My mother was gone on my birthday. Sharla made me a Duncan Hines white cake with chocolate frosting; she did not know how to make caramel-flavored. My father presented me with gifts he and my mother had gotten earlier: two Nancy Drew books, a very sophisticated chemistry set that I’d wanted for a very long time, stationery featuring the floating trappings of the teenager: telephone, address book, nail polish, rollers, 45s. Sharla gave me a huge-size box of colored pencils and a sketch book. I opened everything with as much enthusiasm as I could muster, then stacked the gifts neatly at the side of the table. Later, I would stack them neatly at the bottom of my closet and drape a pillowcase over the pile.
My father lay between our beds when we went to sleep that night, his arms a pillow behind his head. He kept his eyes closed while he talked. “There’s something wrong with your mother right now. But it’s temporary. It’s strictly temporary. But she’s so … upset right now, she just forgot it was your birthday, Ginny.”
“Oh,” I said.
He opened his eyes, looked at me. “It happens, that people can get that upset. It doesn’t mean they don’t love you. Or that they’ll never be right again. It’s like … you know, a gallbladder operation or something. Remember when Grandma needed her gallbladder out and she was in the hospital? Remember how sick she looked, how she couldn’t do anything?”
I nodded, squeezed the edge of my pillow. On a breezy day like we’d had today, my mother often would air the pillows, lay them across the windowsills, half in, half out.
“Well,” my father said, “Grandma got better really fast, right? And she came home, and everything was fine. But the whole time she was in the hospital, she forgot about everything that was going on at home.”
“Nothing was going on, though,” I said. Then at night, the pillows smelled so good. My mother called it God’s perfume, that’s what she said.
“Well.” My father smiled. “You don’t know that nothing was going on.”
“Not like a birthday or anything,” I said.
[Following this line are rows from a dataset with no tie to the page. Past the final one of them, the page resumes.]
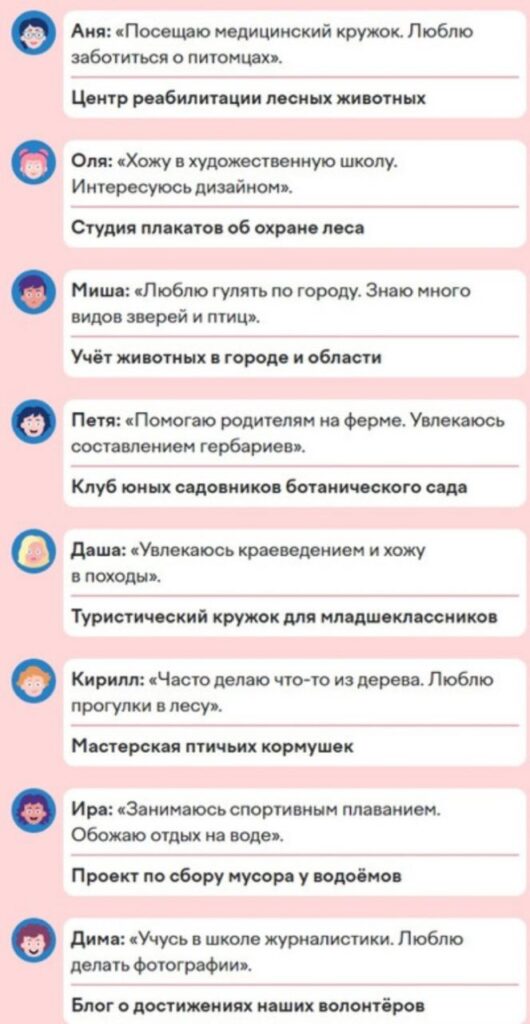 Аня: «Посещаю медицинский кружок. Люблю заботиться о питомцах».

Центр реабилитации лесных животных

Оля: «Хожу в художественную школу. Интересуюсь дизайном».

Студия плакатов об охране леса

Миша: «Люблю гулять по городу. Знаю много видов зверей и птиц».

Учёт животных в городе и области

Петя: «Помогаю родителям на ферме. Увлекаюсь составлением гербариев».

Клуб юных садовников ботанического сада

Даша: «Увлекаюсь краеведением и хожу в походы».

Туристический кружок для младшеклассников

Кирилл: «Часто делаю что-то из дерева. Люблю прогулки в лесу».

Мастерская птичьих кормушек

Ира: «Занимаюсь спортивным плаванием. Обожаю отдых на воде».

Проект по сбору мусора у водоёмов

Дима: «Учусь в школе журналистики. Люблю делать фотографии».

Блог о достижениях наших волонтёров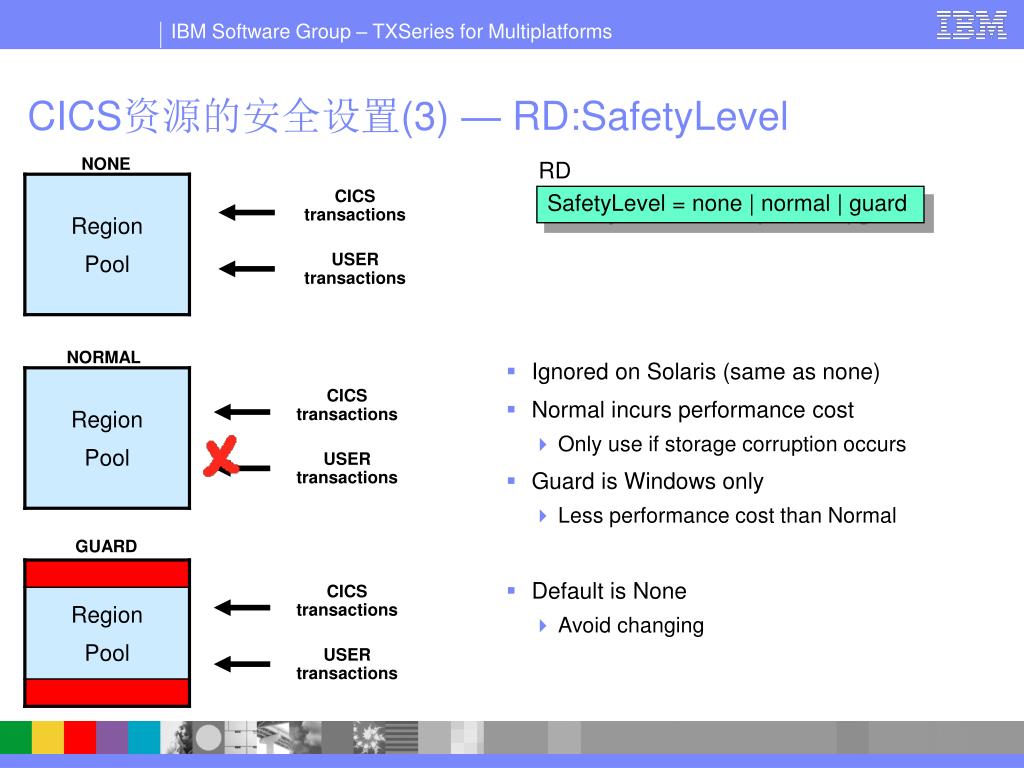 IBM Software Group – TXSeries for Multiplatforms

IBM

CICS资源的安全设置(3) — RD:SafetyLevel

NONE

Region

Pool

CICS transactions

USER transactions

NORMAL

Region

Pool

CICS transactions

USER transactions

GUARD

Region

Pool

CICS transactions

USER transactions

RD

SafetyLevel = none | normal | guard

Ignored on Solaris (same as none)

Normal incurs performance cost

Only use if storage corruption occurs

Guard is Windows only

Less performance cost than Normal

Default is None

Avoid changing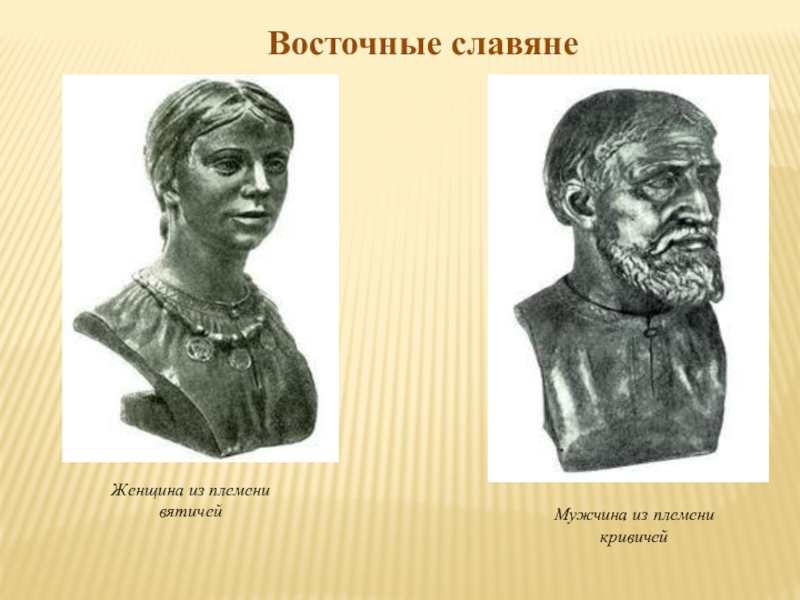 Восточные славяне

Женщина из племени вятичей

Мужчина из племени кривичей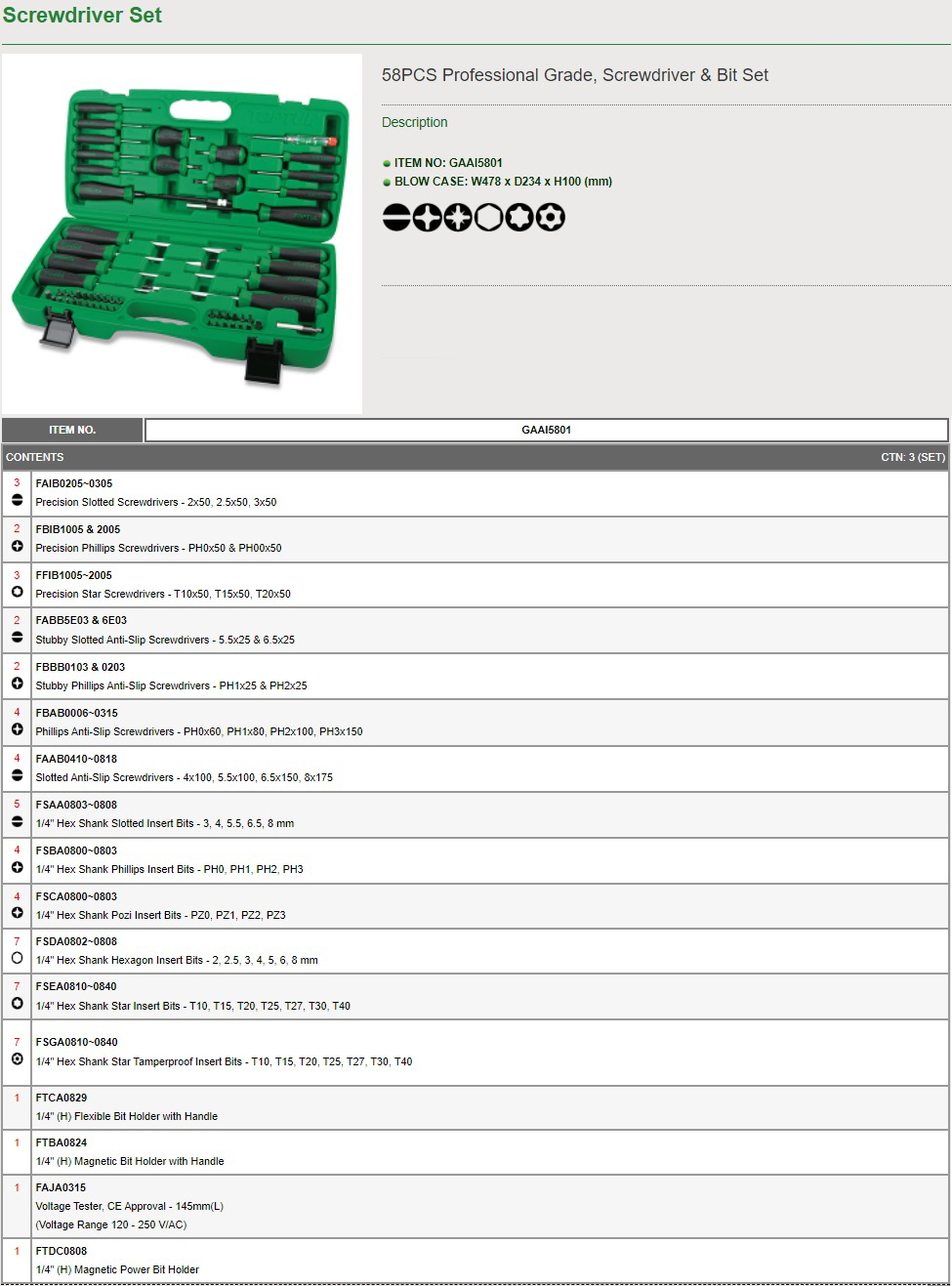 Screwdriver Set

58PCS Professional Grade, Screwdriver & Bit Set

Description

• ITEM NO: GAAI5801
• BLOW CASE: W478 x D234 x H100 (mm)

ITEM NO. GAAI5801

CONTENTS CTN: 3 (SET)

3
FAIB0205~0305
Precision Slotted Screwdrivers - 2x50, 2.5x50, 3x50

2
FBIB1005 & 2005
Precision Phillips Screwdrivers - PH0x50 & PH00x50

3
FFIB1005~2005
Precision Star Screwdrivers - T10x50, T15x50, T20x50

2
FABB5E03 & 6E03
Stubby Slotted Anti-Slip Screwdrivers - 5.5x25 & 6.5x25

2
FBBB0103 & 0203
Stubby Phillips Anti-Slip Screwdrivers - PH1x25 & PH2x25

4
FBAB0006~0315
Phillips Anti-Slip Screwdrivers - PH0x60, PH1x80, PH2x100, PH3x150

4
FAAB0410~0818
Slotted Anti-Slip Screwdrivers - 4x100, 5.5x100, 6.5x150, 8x175

5
FSAA0803~0808
1/4" Hex Shank Slotted Insert Bits - 3, 4, 5.5, 6.5, 8 mm

4
FSBA0800~0803
1/4" Hex Shank Phillips Insert Bits - PH0, PH1, PH2, PH3

4
FSCA0800~0803
1/4" Hex Shank Pozi Insert Bits - PZ0, PZ1, PZ2, PZ3

7
FSDA0802~0808
1/4" Hex Shank Hexagon Insert Bits - 2, 2.5, 3, 4, 5, 6, 8 mm

7
FSEA0810~0840
1/4" Hex Shank Star Insert Bits - T10, T15, T20, T25, T27, T30, T40

7
FSGA0810~0840
1/4" Hex Shank Star Tamperproof Insert Bits - T10, T15, T20, T25, T27, T30, T40

1
FTCA0829
1/4" (H) Flexible Bit Holder with Handle

1
FTBA0824
1/4" (H) Magnetic Bit Holder with Handle

1
FAJA0315
Voltage Tester, CE Approval - 145mm(L)
(Voltage Range 120 - 250 V/AC)

1
FTDC0808
1/4" (H) Magnetic Power Bit Holder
And when my mother did the dishes, she took her wedding rings off and put them on the kitchen windowsill in a little bowl with pink roses on it, that’s all that bowl was for. Once, she let me wear the rings, instead of putting them in the bowl. When she had finished the dishes, I held my hand out, giving the rings back to her. “What have you got there?” she asked. I’d thought she was kidding. But she’d forgotten that she’d given them to me.
“I don’t think Grandma missed a birthday,” my father said. “But I’m sure she missed some things.”
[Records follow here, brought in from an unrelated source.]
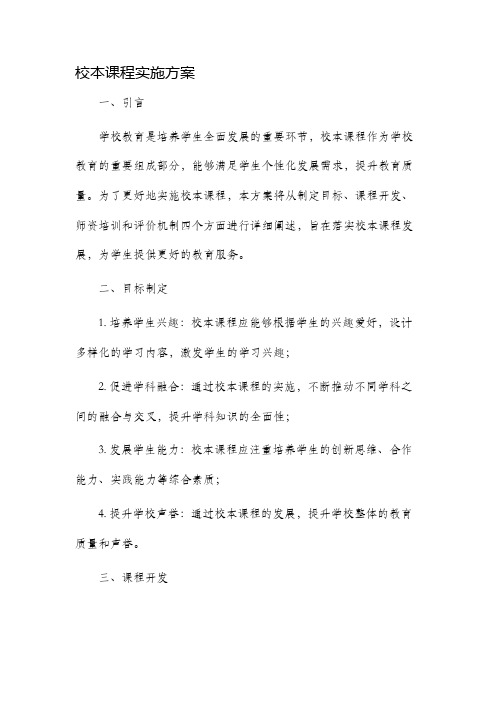 校本课程实施方案

一、引言

学校教育是培养学生全面发展的重要环节，校本课程作为学校教育的重要组成部分，能够满足学生个性化发展需求，提升教育质量。为了更好地实施校本课程，本方案将从制定目标、课程开发、师资培训和评价机制四个方面进行详细阐述，旨在落实校本课程发展，为学生提供更好的教育服务。

二、目标制定

1. 培养学生兴趣：校本课程应能够根据学生的兴趣爱好，设计多样化的学习内容，激发学生的学习兴趣；

2. 促进学科融合：通过校本课程的实施，不断推动不同学科之间的融合与交叉，提升学科知识的全面性；

3. 发展学生能力：校本课程应注重培养学生的创新思维、合作能力、实践能力等综合素质；

4. 提升学校声誉：通过校本课程的发展，提升学校整体的教育质量和声誉。

三、课程开发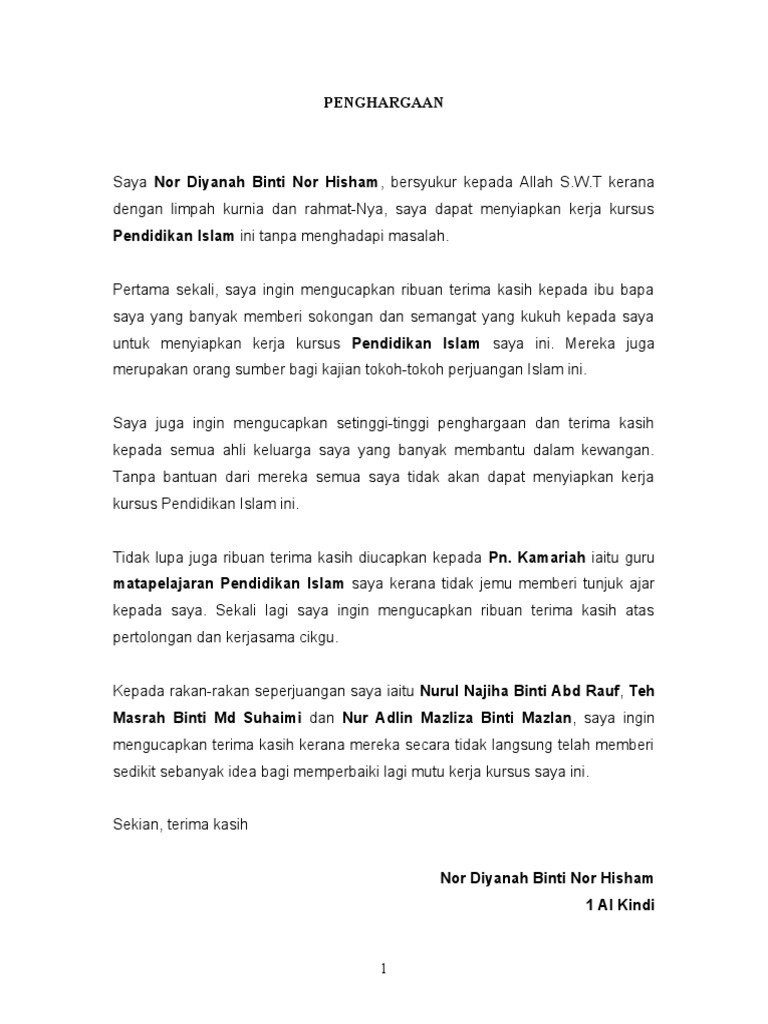 PENGHARGAAN

Saya Nor Diyanah Binti Nor Hisham, bersyukur kepada Allah S.W.T kerana dengan limpah kurnia dan rahmat-Nya, saya dapat menyiapkan kerja kursus Pendidikan Islam ini tanpa menghadapi masalah.

Pertama sekali, saya ingin mengucapkan ribuan terima kasih kepada ibu bapa saya yang banyak memberi sokongan dan semangat yang kukuh kepada saya untuk menyiapkan kerja kursus Pendidikan Islam saya ini. Mereka juga merupakan orang sumber bagi kajian tokoh-tokoh perjuangan Islam ini.

Saya juga ingin mengucapkan setinggi-tinggi penghargaan dan terima kasih kepada semua ahli keluarga saya yang banyak membantu dalam kewangan. Tanpa bantuan dari mereka semua saya tidak akan dapat menyiapkan kerja kursus Pendidikan Islam ini.

Tidak lupa juga ribuan terima kasih diucapkan kepada Pn. Kamariah iaitu guru matapelajaran Pendidikan Islam saya kerana tidak jemu memberi tunjuk ajar kepada saya. Sekali lagi saya ingin mengucapkan ribuan terima kasih atas pertolongan dan kerjasama cikgu.

Kepada rakan-rakan seperjuangan saya iaitu Nurul Najiha Binti Abd Rauf, Teh Masrah Binti Md Suhaimi dan Nur Adlin Mazliza Binti Mazlan, saya ingin mengucapkan terima kasih kerana mereka secara tidak langsung telah memberi sedikit sebanyak idea bagi memperbaiki lagi mutu kerja kursus saya ini.

Sekian, terima kasih

Nor Diyanah Binti Nor Hisham
1 Al Kindi

1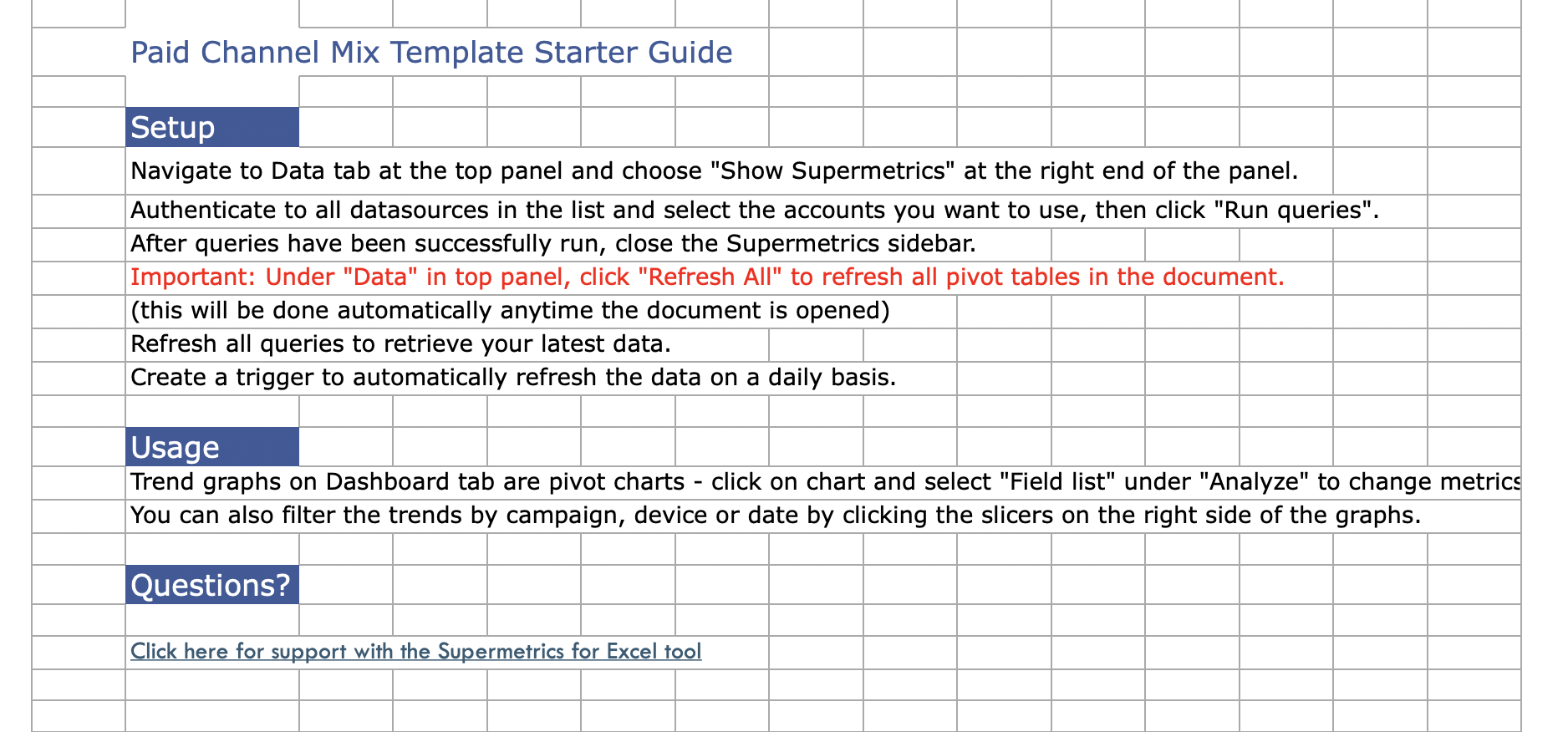 Paid Channel Mix Template Starter Guide

Setup

Navigate to Data tab at the top panel and choose "Show Supermetrics" at the right end of the panel.
Authenticate to all datasources in the list and select the accounts you want to use, then click "Run queries".
After queries have been successfully run, close the Supermetrics sidebar.
Important: Under "Data" in top panel, click "Refresh All" to refresh all pivot tables in the document.
(this will be done automatically anytime the document is opened)
Refresh all queries to retrieve your latest data.
Create a trigger to automatically refresh the data on a daily basis.

Usage

Trend graphs on Dashboard tab are pivot charts - click on chart and select "Field list" under "Analyze" to change metrics
You can also filter the trends by campaign, device or date by clicking the slicers on the right side of the graphs.

Questions?

Click here for support with the Supermetrics for Excel tool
“Nuh-uh,” I said. “She would have told me.”
He nodded. “Okay.”
“Mom is not in the hospital, Dad,” Sharla said. “She is with Jasmine. That is not a hospital.”
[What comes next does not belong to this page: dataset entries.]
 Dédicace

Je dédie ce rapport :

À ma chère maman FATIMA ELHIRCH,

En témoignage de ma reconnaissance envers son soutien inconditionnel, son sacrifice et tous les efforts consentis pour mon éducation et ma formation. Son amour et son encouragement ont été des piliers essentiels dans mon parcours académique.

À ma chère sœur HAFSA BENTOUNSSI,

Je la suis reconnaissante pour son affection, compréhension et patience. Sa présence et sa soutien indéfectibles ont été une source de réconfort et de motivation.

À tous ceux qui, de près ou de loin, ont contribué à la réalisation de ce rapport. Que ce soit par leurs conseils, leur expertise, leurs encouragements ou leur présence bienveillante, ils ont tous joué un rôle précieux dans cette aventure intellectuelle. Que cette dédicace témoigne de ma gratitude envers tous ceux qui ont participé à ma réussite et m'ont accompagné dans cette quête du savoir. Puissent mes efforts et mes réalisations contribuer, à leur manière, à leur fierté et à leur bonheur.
“She is on a little trip with Jasmine,” my father said carefully. “But she is getting well just the same as if she were in a hospital.”
“Yeah, we’ll see about that,” Sharla muttered.
My father sat up. “You really must try to understand, Sharla. Both of you. I know it’s hard. But you have to try. She’s your mother. She loves you very much, you two are the most important things in the world to her.”